### PASSAGE FOR REVIEW

▼

4.2. Expression and Localization of Nrg1 and ErbB2/ErbB4 in the Anterior Pituitary of Male Rhesus Monkey
We investigated Nrg1 and ErbB4 localization in the anterior pituitary of 3 male Rhesus monkeys aged 5-7 years. Basic pituitary structures based on HE staining was shown in Figure 2a. The expression of Nrg1 and ErbB4 was observed, which showed a partial adjacent pattern, suggesting the existence of an Nrg1/ErbB4 juxtacrine signaling in the anterior pituitary in non-human primates (Figure 2 b-f). In contrast, ErbB2 was not detected (data not shown).
4.3. Expression and Localization of Nrg1 and ErbB2/ErbB4 in the Thyroid/Parathyroid Tissue
High magnification of H&E-stained thyroid tissue was shown in Figure 3a. Based on immunofluorescence staining, we found that Nrg1 was expressed in both the follicular and parafollicular cells (with larger cell body but lighter stained nuclei) of the thyroid gland (Figure 3e, g), where it co-localized with both ErbB2 (Figure 3b-e) and ErbB4 (Figure 3f-i).
Basic parathyroid structures based on HE staining was demonstrated in Figure 4a. The larger polygonal oxyphil cells, which constitute a smaller population, showed positive staining of Nrg1 (Figure 4e, g). In addition, co-localization of Nrg1 with both ErbB2 (Figure 4b-e) and ErbB4 (Figure 4f-i) was found mainly in these cells.
4.4. Expression and Localization of Nrg1 and ErbB2/ErbB4 in the Adrenal Gland (AG) Structure
Basic structures of AG based on H&E staining was demonstrated in Figure 5a. In the AG, Nrg1 was detected in the zona reticularis (Figure 5c, g), in which it co-localized with either ErbB2 (Figure 5b-e) or ErbB4 (Figure 5f-i). In contrast, neither ligand nor receptors were observed in the zona medullaris (Figure 5b-i).
4.5. Expression and Localization of Nrg1 and ErbB2/ErbB4 in the Pancreas
Basic pancreatic structures based on HE staining was shown in Figure 6a. In the pancreas, Nrg1 was solely detected in the islet cells (Figure 6c, g). ErbB2 was not detected in any cell types in the pancreas (Figure 6d), and no co-localization of Nrg1 with ErbB2 was observed (Figure 6b-e). In contrast, ErbB4 was detected in the pancreatic islet cells (Figure 6h), where the co-localization of Nrg1 with ErbB4 was observed (Figure 6f-i).
To profile the expression and localization of Nrg1 and its receptors in main endocrine organs in non-human primates, we immunofluorescently co-stained Nrg1 with either ErbB2 or ErbB4 in the pituitary, thyroid/parathyroid, AG, and the pancreas. In the anterior pituitary, the finding that Nrg1 positive cells are localized adjacently with cells expressing ErbB4 suggests the existence of a juxtacrine interaction between Nrg1 and ErbB4. This was in contrast to that in the pituitary of the female Wistrar-Furth rats, where Nrg1 is co-localized with ErbB4 (6).

▲

### DATA
▼

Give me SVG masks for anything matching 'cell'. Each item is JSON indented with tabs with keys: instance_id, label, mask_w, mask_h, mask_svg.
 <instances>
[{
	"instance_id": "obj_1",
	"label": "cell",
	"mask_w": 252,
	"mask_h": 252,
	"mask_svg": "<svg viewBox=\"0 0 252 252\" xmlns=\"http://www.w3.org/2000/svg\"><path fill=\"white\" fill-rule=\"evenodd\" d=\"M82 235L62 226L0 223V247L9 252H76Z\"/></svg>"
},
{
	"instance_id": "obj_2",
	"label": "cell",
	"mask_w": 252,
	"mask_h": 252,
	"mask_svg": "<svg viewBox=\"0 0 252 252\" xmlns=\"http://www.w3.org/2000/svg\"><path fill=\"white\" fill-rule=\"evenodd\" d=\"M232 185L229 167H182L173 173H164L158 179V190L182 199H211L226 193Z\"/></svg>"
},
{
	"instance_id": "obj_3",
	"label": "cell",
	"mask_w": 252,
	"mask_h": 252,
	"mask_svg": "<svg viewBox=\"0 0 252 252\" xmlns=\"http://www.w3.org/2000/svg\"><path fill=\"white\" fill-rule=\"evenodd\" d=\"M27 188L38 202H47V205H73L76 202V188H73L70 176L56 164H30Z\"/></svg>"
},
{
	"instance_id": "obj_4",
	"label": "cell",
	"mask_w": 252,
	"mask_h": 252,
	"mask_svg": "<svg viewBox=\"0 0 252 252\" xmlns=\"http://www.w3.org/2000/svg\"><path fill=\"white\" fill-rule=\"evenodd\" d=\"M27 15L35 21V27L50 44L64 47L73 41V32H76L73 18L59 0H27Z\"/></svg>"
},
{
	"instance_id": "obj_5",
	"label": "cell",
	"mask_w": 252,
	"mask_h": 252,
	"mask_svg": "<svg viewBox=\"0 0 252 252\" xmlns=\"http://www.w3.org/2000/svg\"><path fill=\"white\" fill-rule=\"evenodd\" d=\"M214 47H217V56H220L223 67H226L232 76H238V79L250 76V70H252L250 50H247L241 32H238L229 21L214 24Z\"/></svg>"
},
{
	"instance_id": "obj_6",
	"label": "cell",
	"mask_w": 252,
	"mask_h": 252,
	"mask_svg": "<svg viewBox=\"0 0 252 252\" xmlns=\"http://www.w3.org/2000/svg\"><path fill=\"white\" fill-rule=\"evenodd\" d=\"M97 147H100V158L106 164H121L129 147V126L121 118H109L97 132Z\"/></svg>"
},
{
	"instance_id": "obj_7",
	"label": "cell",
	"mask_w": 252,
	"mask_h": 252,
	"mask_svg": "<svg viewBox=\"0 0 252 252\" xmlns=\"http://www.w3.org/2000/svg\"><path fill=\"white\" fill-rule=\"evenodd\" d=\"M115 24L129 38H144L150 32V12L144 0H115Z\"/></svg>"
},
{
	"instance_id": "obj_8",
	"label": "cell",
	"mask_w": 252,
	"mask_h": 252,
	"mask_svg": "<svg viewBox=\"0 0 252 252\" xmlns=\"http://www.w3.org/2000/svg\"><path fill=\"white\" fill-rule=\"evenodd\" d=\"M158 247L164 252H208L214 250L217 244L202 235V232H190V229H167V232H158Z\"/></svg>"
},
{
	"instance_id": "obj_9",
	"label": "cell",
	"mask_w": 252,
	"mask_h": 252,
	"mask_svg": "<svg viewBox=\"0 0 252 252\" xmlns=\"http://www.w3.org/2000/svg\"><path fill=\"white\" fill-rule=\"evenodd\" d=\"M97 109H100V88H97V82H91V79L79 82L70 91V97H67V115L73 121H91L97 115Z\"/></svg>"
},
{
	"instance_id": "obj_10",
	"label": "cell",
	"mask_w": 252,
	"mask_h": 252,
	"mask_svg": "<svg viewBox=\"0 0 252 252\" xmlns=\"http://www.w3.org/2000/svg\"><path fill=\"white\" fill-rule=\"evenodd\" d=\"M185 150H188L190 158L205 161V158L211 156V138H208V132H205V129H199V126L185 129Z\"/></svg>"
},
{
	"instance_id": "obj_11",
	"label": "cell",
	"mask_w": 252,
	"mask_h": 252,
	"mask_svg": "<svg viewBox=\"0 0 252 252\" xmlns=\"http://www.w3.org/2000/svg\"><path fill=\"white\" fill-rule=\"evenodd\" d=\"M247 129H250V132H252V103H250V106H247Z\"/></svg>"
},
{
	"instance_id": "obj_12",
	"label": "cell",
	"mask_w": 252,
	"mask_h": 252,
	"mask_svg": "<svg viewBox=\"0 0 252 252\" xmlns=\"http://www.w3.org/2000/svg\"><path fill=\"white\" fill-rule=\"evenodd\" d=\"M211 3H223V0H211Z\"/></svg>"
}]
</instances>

▲

### PROBLEM DESCRIPTION
In the text on Nrg1 and its receptors in endocrine organs, explain why the authors propose juxtacrine Nrg1/ErbB4 signaling in the anterior pituitary of the male Rhesus monkeys. Answer from the text alone, not the records.

### PROBLEM SOLUTION
Nrg1 and ErbB4 showed a partial adjacent pattern in the anterior pituitary: Nrg1-positive cells were located next to cells expressing ErbB4. This adjacency suggests a juxtacrine interaction between Nrg1 and ErbB4.